Dadi and mumma are making sheera.
I didn’t study History in school. They taught- badly- but I didn’t get a word in. So, I spent a lot of my adult life trying to understand the wider past. The more I understand, the heavier it gets.
Victoria Memorial, 2017
I spend a day at Victoria Memorial, feeling a childlike sense of injustice, an anger that can be done nothing about.
Never in my life have I been asked to sit “like a lady” and if I ever were, I’d think this is what it meant. Women in my village sit like this on the floor and nothing changed when we were given chairs. That’s how I sit. I only noticed it in college, when R walked into a classroom for a lecture and laughed at me for sitting like this in the first row.

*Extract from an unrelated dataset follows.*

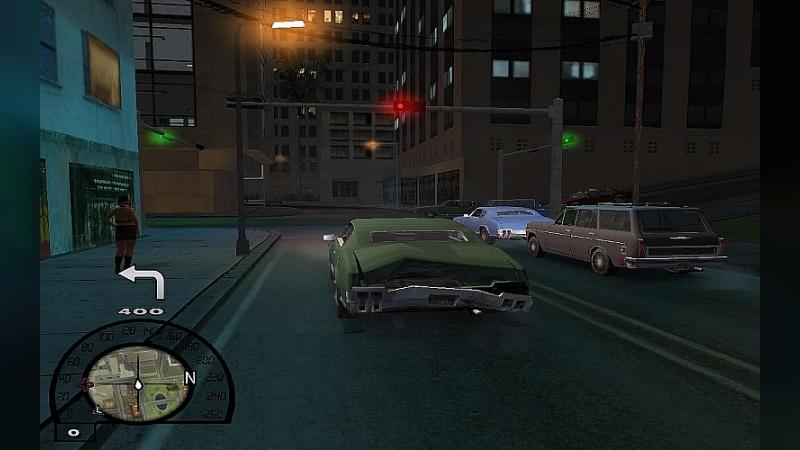 GPS ��������� ��� Gta San Andreas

In this picture, dadi micromanages domestic chores, from the farthest corner of the living room, in her booming voice.
Bada Bazar, Kolkata, 2017
I walk through narrow lanes, stopping in front of a Khajoor (dates) shop wondering if I should buy some as flies bump into my eyelashes.
R and babyR put up a Jim and Pam skit for mumma and me in my reading corner. All of the skits end with a group hug.
Women create a changing room for other women to change out of wet clothes. I click this photo and it triggers a conversation about consent. This is the first day of our cousins trip.
Our upstairs neighbour dries her sarees such that they flap over dadi’s room’s window all day. Today, I am sick of the yelling outside and the anxiety inside, so I sit at papa’s desk and look at the sarees dance in the wind for a long long time.
On my way to see Kishor Kumar’s final resting place after fieldwork, I see a man working on a bus. I wonder if bus drivers have as many words for bus parts as Eskimos have for ice?
Playing hide and seek with Rajvi is making us better actors.
I realise that I am only ever trying to make photos of perfect sunlight or colours.
Babyr is growing up fast, but still can’t reach the basin. Not even on her tippy toes.
I remember the first time I could reach a switchboard without climbing a chair. I became an adult in my head that day.